In Grimmet and Stirzaker, on page 258 it explains how to find transition probabilities, given a generator matrix:
(a) nothing happens during $(t,t+h)$ with probability $1+g_{ii}*h+o(h)$
(b) the chain jumps to state $j(\ne i)$ with probability $g_{ij}*h+o(h)$
Clearly the above is a function of the incremental time into the future, $h$. Then, observing equation (8) a little bit below on the same page 258, we can see that by taking the limit as h goes to 0 of $\frac{1}{h}(P_h – I)=G$. That makes sense for the above (a) and (b).

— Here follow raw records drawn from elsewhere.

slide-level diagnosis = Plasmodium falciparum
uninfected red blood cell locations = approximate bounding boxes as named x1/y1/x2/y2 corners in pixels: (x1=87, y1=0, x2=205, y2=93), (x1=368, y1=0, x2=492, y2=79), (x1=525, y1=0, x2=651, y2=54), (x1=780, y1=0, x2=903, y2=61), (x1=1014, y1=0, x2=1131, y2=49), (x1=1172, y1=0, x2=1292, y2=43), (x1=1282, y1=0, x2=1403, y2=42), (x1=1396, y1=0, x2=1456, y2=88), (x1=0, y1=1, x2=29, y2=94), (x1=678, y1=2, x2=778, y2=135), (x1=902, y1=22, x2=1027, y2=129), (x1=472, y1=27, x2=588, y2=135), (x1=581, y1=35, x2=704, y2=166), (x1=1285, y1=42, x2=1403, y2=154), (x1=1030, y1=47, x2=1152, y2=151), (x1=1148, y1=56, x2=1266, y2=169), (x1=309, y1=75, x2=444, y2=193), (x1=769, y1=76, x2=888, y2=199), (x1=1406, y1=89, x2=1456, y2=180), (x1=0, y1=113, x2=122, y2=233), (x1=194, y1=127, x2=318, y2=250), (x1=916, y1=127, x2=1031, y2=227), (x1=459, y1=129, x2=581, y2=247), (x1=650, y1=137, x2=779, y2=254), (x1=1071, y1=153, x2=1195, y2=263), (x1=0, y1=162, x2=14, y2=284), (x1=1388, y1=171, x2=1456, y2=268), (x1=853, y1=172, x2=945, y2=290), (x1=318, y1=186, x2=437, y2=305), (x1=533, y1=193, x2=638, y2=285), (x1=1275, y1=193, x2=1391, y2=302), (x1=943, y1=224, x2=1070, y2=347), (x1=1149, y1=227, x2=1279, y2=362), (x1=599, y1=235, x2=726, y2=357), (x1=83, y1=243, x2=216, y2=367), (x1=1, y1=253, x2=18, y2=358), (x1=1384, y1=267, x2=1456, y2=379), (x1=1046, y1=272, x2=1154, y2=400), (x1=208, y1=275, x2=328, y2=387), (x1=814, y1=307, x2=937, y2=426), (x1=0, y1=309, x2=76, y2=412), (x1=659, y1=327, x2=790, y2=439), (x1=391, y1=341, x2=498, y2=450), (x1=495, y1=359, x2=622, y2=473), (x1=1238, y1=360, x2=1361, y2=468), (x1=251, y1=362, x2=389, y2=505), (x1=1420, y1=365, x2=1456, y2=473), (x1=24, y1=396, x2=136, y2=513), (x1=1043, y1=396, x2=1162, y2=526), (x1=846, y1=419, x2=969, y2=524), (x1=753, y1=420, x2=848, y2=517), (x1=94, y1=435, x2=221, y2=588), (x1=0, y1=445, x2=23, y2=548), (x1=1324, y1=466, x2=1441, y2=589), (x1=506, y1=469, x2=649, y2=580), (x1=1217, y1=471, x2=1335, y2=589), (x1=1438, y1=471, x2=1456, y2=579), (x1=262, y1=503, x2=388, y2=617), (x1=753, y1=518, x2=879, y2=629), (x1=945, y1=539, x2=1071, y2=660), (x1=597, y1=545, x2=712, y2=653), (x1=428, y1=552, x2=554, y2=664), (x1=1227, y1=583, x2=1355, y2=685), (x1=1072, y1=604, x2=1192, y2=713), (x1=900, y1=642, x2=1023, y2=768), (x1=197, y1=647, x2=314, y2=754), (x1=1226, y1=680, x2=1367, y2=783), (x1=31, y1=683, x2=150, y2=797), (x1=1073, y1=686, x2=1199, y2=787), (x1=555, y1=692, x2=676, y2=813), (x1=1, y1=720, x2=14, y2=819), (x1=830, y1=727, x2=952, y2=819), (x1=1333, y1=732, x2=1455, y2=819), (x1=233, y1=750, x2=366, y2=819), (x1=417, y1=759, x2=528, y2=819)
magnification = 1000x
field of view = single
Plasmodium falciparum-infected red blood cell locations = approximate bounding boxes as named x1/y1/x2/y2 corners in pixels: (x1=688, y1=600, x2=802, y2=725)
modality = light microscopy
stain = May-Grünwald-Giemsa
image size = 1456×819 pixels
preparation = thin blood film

Now look at the example (15) on page 260: The generator matrix is $$ \begin{bmatrix} -\alpha & \alpha \\ \beta & -\beta \end{bmatrix} $$
And, solving for the transition probabilities (as shown on Page 267 and 268) we get the following: $$P_t= \begin{bmatrix} \frac{\beta+\alpha*e^{-(\alpha+\beta)*t}}{\beta+\alpha} & \frac{\alpha-\alpha*e^{-(\alpha+\beta)*t}}{\beta+\alpha} \\ \frac{\beta-\beta*e^{-(\alpha+\beta)*t}}{\beta+\alpha} & \frac{\alpha+\beta*e^{-(\alpha+\beta)*t}}{\beta+\alpha} \end{bmatrix} $$ using (a) and (b) on page 258, I would understand the transition probabilities to be
$p_{00}=1+g_{ii}*h+o(h) = 1-\alpha *h+o(h)$
$p_{01}=g_{ij}*h+o(h) = \beta*h+o(h)$
$p_{11}=1+g_{ii}*h+o(h) = 1-\beta *h+o(h)$
$p_{10}=g_{ij}*h+o(h) = \alpha*h+o(h)$
Which set of transition probabilities is correct?